Nota do editor: portais de notícias atualizadíssimas e memória curta formam uma péssima combinação. É por isso que às vezes vale refletir sobre um fato como se ele tive acontecido ontem.
Um rapaz de vinte e três anos invadiu uma escola municipal no Rio de Janeiro. Munido de dois revólveres, começou a disparar sistematicamente contra os estudantes, cuja maioria não alcançara os doze anos de idade. Resultado: doze vítimas fatais e mais uma dúzia de feridos. Entre eles, o próprio autor dos disparos. Atento aos fundamentos dos suicidas, Wellington deixou uma carta onde explanava a razão dessa atitude aparentemente irracional.
Levantando a cabeça acima da dor e das impressões de tão bruto ataque, a sociedade começa a tentar compreender o que levou a essa fatalidade. Um exército de psicólogos emerge nos noticiários encharcados por uma cobertura sensacionalista. Em meio a tantos infográficos, a vida humana, assim como na atitude de Wellington, acaba ficando em segundo plano.
Longe de ponderar sobre os meios da imprensa moderna, voltemos ao nosso pária. Antes de tudo, Wellington era infeliz. Desgostoso da vida e vitimado por sucessivos fatos trágicos, o rapaz não conseguia se desenvolver socialmente. Era lento, distante e desajeitado. Um prato cheio para a inconsequência juvenil das fileiras do ensino fundamental e médio.
Em sua carta, Wellington aponta que o desrespeito que sofria na escola o levou a cometer tal ato.

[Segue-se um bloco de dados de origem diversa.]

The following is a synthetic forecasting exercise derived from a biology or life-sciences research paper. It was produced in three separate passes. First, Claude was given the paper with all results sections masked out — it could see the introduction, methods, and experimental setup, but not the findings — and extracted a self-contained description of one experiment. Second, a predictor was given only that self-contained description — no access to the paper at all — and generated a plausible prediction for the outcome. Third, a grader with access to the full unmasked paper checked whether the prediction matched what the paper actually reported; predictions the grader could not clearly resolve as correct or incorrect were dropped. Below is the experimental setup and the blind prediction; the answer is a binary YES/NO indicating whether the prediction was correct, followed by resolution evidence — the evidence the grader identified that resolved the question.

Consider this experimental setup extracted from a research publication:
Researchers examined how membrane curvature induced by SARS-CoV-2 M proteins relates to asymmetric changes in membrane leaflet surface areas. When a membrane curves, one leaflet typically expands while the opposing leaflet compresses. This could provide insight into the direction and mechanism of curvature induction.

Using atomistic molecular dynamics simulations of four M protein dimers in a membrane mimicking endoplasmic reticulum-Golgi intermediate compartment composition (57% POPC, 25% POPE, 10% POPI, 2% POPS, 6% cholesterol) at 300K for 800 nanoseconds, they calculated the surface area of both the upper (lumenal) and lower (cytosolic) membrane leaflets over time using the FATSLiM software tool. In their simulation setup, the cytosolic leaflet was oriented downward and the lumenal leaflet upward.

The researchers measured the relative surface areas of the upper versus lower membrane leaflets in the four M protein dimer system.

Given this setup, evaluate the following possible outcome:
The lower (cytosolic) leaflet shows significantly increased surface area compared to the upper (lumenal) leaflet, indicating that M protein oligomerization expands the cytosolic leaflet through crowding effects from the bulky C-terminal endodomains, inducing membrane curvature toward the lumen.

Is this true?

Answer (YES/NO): NO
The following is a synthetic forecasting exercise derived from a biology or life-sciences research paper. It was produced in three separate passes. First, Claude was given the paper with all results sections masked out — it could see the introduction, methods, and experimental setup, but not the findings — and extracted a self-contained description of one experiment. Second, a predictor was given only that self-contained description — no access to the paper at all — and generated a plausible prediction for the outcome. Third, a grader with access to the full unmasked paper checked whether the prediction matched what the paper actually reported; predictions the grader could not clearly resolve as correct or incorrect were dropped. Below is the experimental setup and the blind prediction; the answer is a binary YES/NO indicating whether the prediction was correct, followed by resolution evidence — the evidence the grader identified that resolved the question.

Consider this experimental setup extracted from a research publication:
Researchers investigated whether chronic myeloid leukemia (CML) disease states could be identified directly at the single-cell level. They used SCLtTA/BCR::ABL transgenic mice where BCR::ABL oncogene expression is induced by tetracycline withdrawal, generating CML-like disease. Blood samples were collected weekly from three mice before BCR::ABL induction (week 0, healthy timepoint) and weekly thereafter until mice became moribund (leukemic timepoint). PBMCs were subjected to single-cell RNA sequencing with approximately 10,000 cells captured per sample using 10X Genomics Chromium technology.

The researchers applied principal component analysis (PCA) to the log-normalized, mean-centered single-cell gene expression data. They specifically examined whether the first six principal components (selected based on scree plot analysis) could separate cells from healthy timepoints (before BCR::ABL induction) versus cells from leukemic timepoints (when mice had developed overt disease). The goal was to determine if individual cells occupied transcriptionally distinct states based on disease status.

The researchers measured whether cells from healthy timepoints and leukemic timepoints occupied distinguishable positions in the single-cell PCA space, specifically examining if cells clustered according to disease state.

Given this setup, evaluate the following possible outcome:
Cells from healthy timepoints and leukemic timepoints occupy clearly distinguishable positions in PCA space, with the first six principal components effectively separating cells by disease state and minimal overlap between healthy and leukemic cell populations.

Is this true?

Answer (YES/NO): NO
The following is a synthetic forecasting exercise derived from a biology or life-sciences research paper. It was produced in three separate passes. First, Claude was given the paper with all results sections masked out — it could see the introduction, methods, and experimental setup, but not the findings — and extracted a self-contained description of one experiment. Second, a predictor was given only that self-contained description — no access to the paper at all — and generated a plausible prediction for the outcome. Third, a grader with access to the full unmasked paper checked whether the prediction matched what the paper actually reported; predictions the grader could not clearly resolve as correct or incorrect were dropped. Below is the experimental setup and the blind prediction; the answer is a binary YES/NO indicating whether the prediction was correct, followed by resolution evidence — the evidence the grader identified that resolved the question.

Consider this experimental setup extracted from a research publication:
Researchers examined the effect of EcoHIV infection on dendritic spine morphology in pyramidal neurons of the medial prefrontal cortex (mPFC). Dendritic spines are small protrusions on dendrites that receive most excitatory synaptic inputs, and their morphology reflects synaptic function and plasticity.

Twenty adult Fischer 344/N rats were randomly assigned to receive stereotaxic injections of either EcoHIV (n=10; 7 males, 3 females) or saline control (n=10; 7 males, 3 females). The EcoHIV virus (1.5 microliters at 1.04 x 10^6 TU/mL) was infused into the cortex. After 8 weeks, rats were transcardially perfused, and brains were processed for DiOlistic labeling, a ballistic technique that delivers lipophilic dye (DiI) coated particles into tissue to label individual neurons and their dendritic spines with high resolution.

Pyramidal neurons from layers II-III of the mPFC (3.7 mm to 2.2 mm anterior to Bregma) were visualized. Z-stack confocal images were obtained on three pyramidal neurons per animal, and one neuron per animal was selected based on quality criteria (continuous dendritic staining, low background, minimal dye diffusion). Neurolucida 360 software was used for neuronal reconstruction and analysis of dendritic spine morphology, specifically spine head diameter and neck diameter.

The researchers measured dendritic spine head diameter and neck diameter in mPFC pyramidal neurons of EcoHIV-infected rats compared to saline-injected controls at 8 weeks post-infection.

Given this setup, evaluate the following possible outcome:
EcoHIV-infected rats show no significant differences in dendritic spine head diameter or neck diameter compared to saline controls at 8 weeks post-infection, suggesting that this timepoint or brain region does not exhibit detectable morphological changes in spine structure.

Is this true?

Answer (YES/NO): NO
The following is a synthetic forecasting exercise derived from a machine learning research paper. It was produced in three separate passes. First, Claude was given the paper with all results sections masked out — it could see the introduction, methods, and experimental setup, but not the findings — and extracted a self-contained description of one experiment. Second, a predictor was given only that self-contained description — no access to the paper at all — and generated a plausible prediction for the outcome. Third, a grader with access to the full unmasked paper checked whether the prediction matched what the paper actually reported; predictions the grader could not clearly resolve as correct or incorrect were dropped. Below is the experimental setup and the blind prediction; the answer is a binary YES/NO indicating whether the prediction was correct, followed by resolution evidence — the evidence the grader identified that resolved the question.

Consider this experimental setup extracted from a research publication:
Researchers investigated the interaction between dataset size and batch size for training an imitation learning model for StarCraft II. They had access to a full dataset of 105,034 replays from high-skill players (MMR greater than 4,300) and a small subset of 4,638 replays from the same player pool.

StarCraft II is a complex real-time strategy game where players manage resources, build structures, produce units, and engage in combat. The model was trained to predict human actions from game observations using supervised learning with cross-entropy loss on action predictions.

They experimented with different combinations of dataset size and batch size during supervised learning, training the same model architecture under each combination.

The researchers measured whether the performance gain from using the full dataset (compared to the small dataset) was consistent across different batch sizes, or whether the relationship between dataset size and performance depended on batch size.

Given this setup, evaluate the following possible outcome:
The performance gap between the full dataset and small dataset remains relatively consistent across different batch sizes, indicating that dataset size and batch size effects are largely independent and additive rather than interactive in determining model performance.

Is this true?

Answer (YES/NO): NO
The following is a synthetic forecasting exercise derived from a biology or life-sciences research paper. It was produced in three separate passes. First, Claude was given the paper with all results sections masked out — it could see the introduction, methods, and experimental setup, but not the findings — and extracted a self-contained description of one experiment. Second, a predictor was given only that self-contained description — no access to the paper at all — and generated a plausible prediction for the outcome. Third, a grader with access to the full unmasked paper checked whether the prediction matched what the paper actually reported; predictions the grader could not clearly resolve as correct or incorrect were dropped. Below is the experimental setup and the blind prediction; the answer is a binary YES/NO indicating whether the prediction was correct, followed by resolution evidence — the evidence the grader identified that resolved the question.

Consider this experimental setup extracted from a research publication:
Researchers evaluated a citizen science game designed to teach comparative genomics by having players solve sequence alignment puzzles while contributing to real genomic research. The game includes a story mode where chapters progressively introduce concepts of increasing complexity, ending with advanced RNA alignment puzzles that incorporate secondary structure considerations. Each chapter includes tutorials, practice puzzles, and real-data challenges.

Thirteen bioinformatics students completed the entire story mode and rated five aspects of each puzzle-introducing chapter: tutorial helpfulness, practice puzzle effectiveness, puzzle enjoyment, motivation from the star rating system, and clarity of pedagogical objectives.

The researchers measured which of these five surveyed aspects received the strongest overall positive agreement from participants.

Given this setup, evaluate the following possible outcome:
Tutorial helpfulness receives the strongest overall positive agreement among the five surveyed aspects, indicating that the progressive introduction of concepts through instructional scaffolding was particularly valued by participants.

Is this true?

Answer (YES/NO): NO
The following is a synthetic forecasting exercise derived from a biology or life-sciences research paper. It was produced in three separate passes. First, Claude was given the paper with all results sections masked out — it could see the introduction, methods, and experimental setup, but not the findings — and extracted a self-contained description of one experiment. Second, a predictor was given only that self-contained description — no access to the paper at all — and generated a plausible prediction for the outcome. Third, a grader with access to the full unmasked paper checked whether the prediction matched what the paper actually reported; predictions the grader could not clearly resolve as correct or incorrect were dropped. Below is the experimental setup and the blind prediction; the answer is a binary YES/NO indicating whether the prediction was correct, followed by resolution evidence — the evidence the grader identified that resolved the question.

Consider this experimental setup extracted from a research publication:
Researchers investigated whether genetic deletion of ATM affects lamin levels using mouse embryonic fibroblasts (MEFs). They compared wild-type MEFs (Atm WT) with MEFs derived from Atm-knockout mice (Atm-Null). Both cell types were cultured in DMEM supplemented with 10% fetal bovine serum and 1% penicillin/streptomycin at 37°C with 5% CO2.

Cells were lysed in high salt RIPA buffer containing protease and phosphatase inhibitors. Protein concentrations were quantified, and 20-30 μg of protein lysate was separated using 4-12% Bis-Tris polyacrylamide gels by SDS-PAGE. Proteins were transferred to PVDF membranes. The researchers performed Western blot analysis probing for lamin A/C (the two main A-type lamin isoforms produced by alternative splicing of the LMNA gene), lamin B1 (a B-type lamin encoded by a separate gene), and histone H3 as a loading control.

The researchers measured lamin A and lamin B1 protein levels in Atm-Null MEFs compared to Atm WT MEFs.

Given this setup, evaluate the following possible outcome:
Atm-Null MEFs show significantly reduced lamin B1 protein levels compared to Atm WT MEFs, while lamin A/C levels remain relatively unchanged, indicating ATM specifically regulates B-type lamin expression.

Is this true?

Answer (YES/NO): NO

Tanto que alguns ex-colegas do rapaz admitiram que a zoeira era excessiva e deliberadamente centrada nele. Hoje em dia, chamamos tudo isso de bullying.
Chegamos assim ao ponto focal da discussão: os padrões impostos pela sociedade. A polêmica ferve e uma chuva de dedos é apontada para todos os lados. Uns culpam a internet, outros culpam a religião, outros culpam a televisão. Todos estão errados e todos tem razão.
A sociedade moderna se construiu baseada em instituições. Algumas delas são formais, como a escola, com o papel de nos inserir intelectualmente na sociedade. Já outras são informais, como a família ou a religião, que acabam por condicionar nosso comportamento em grupo e individualmente.
Wellington sofreu tanto bullying quanto tantos outros sofreram. A diferença é que esses outros tantos acabaram por ser amparados por algum tentáculo de nossa estrutura institucional. Ou ao menos buscaram se amparar. Alguns desses viraram artistas, outros esportistas, outros grandes pais ou mães. Ou até mesmo religiosos.
A carência social de Wellington é evidente, mas talvez de alguma forma devastadora sua estima ignorou completamente o instinto de sobrevivência social. Inconscientemente passou ao largo de todos os mecanismos de coerção ou inclusão que o Estado democrático moderno oferece.
Ao encontrar amparo na religião, se deparou com o delírio, pois já era tarde. Os danos emocionais e a inércia psicológica já eram agudas. Buscou a Jeová, que nada pode fazer para desviá-lo do seu destino.
E naquela manhã de quinta-feira, ele não esteve sozinho. Cada disparo de sua arma foi puxado um pouco por cada um de nós. Todos nós. Nós que com nossas vidas justificamos esse mundo maravilhoso, mas que ao mesmo tempo nos assombra tanto.